Title: Mirror Mirror

Genre: Comedy

Starring: Julia Roberts, Lily Collins, Armie Hammer, Nathan Lane, Sean Bean

Director: Tarsem Singh

Studio: Relativity Media

Runtime: 106 minutes

In Theatres: March 30, 2012

MPAA Rating: PG

Rating: 2.70 (out of 4.00)

Grade: C+

Official Site

Director Tarsem Singh is known for his elaborate sets and oftentimes stylized cinematography. Coming off of last year’s godly epic Immortals, Singh has changed directions with a retelling of the Snow White fairy tale in Mirror Mirror.

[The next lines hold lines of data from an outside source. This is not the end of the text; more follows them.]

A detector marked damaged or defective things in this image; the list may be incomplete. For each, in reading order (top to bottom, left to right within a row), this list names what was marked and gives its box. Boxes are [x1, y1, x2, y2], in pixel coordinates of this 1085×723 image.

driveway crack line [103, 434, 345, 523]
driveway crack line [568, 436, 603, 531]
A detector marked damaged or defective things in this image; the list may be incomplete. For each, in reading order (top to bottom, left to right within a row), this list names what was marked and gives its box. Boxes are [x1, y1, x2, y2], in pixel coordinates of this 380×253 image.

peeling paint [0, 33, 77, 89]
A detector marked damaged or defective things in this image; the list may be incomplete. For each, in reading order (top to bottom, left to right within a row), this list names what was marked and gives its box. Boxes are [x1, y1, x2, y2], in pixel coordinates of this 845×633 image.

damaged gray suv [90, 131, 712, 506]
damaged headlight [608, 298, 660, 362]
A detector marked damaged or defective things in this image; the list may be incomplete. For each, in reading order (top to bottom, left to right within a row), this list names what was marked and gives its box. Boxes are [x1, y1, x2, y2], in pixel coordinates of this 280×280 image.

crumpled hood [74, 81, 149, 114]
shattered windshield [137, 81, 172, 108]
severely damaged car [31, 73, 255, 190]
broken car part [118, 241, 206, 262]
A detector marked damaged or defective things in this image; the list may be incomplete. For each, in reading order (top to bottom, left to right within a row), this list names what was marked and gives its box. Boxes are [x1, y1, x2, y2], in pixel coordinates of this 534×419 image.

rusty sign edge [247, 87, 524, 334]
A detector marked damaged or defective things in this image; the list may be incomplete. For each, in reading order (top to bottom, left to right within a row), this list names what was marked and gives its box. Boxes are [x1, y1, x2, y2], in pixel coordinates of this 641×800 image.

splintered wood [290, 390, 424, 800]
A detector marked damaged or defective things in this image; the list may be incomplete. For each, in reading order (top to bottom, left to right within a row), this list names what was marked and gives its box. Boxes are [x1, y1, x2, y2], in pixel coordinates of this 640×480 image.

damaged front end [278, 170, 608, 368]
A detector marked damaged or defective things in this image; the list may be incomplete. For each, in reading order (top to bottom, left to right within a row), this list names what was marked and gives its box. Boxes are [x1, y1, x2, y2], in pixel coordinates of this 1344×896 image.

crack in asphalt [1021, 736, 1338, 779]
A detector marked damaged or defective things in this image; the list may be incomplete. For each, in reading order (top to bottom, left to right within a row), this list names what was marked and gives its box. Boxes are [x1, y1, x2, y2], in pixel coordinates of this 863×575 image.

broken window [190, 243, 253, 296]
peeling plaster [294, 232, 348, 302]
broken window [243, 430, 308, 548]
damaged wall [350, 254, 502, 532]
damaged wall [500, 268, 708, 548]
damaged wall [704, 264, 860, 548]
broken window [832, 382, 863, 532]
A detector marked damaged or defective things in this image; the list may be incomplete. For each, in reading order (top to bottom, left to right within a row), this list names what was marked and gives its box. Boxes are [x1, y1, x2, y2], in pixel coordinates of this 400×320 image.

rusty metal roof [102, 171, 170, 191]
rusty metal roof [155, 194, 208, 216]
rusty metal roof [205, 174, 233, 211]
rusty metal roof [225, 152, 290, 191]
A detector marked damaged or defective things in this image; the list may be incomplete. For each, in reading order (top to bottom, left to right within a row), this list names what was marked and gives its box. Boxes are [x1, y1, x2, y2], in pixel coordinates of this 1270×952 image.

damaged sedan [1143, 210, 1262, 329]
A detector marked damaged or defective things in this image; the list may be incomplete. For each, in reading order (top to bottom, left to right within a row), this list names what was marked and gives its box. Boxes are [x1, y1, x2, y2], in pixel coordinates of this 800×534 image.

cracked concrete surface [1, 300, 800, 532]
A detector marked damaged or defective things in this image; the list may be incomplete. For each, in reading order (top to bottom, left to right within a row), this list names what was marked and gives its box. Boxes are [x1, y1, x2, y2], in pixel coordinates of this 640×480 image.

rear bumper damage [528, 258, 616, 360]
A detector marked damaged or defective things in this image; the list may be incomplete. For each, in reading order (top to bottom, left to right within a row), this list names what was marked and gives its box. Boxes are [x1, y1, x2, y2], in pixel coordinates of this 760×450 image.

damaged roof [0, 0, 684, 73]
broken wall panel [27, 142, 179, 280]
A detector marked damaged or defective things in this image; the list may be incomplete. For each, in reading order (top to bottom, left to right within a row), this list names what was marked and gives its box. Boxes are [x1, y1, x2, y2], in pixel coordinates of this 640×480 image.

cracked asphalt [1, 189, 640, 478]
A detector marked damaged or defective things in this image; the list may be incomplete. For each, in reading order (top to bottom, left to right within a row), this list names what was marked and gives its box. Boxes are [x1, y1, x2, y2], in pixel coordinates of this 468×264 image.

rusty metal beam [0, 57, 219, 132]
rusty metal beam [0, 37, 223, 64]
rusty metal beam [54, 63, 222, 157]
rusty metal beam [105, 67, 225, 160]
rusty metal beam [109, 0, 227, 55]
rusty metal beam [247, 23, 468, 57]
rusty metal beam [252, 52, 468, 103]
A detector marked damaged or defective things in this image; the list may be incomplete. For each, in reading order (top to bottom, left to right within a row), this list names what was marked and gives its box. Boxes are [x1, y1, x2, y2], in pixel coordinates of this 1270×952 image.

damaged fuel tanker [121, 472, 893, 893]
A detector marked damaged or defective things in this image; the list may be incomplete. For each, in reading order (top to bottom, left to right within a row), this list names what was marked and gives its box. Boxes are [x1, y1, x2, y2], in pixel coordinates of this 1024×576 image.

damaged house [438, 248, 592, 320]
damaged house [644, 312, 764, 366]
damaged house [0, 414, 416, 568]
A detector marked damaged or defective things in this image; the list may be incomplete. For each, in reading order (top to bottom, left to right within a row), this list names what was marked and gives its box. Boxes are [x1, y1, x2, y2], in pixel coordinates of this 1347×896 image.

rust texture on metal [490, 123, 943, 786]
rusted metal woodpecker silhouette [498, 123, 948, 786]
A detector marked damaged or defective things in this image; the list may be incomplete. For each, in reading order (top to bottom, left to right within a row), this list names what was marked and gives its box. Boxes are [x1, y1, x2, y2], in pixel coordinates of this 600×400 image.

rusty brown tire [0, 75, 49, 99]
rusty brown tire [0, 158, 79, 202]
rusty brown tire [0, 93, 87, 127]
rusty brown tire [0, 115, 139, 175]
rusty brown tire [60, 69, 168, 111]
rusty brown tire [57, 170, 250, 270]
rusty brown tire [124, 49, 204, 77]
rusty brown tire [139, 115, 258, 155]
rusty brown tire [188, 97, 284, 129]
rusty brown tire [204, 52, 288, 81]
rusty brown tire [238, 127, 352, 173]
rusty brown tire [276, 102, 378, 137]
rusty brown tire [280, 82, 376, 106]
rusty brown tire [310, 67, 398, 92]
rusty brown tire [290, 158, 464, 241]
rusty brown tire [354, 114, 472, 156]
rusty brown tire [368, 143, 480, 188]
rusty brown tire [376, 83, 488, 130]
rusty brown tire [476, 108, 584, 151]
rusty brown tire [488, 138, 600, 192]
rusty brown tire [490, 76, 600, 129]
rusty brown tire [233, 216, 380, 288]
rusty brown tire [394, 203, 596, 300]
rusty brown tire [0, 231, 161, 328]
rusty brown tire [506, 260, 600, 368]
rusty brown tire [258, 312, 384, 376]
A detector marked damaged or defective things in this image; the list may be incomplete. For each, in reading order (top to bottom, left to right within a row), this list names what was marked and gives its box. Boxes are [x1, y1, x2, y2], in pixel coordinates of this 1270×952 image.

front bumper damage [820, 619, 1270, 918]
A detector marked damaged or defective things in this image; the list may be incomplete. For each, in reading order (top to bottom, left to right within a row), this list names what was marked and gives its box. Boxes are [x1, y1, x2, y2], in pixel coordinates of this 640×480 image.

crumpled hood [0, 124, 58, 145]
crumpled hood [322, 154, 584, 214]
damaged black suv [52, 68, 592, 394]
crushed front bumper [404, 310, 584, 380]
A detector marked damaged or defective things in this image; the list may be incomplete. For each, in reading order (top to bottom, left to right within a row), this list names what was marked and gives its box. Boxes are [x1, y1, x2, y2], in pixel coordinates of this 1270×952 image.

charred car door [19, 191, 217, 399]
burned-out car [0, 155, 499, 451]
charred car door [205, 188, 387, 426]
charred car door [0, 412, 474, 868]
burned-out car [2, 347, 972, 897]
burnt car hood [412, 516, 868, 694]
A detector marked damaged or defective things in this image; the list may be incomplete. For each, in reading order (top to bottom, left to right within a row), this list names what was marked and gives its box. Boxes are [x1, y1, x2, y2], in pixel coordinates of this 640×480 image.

Can he put a new spin on the classic children’s story or is his direction a poison apple to the beloved franchise?

The story of Mirror Mirror remains fairly similar to the fairy tale we all grew up with, with a few differences too of course. Princess Snow White (Lily Collins) has been living with her evil step mother (Julia Roberts) ever since her father died. Under the rule of the wicked queen, the kingdom is in despair.  Things begin to change with the arrival of Prince Alcott (Armie Hammer) from a neighboring kingdom. While he and Snow White instantly form a connection, it’s the jealous queen who will do anything she can, even going as far as using dangerous magic, to get what she wants. 

Set in the fantastical land first created by the Brothers Grimm, Mirror Mirror presents a fairy tale that is familiar yet still fresh. The elaborate costumes and environments all contribute to the magical nature of the film. The script? Not so much.

The dialogue strives too hard to be humorous and ends up falling flat much of the time. The chemistry between Collins and Roberts just isn’t there which leads to some awkward situations. Hammer does a suitable performance as the dashing prince, though. Where the film truly shines is with the seven dwarves.

Happy, Sleepy, Grumpy, Dopey, Bashful, Sneezy, and Doc have been replaced by Half-Pint, Grimm, Napoleon, Chuckles, Wolf, Butcher, and Grub. Each of them is just as unique as the original dwarves and together they keep the story moving with witty banter among themselves and their love of Snow White. The majority of laughs will come from the dwarves and their slapstick humor.

Mirror Mirror attempts to revitalize the Snow White tale and only manages to come close to hitting its mark. The dwarves make the biggest lasting impression of the film, although the story feels stuck somewhere in between the classic Snow White we know and the unfamiliar. Mirror Mirror may not necessarily be the fairest of them all, but it isn’t the poison apple that kills our beloved princess either so go ahead and tale a bite.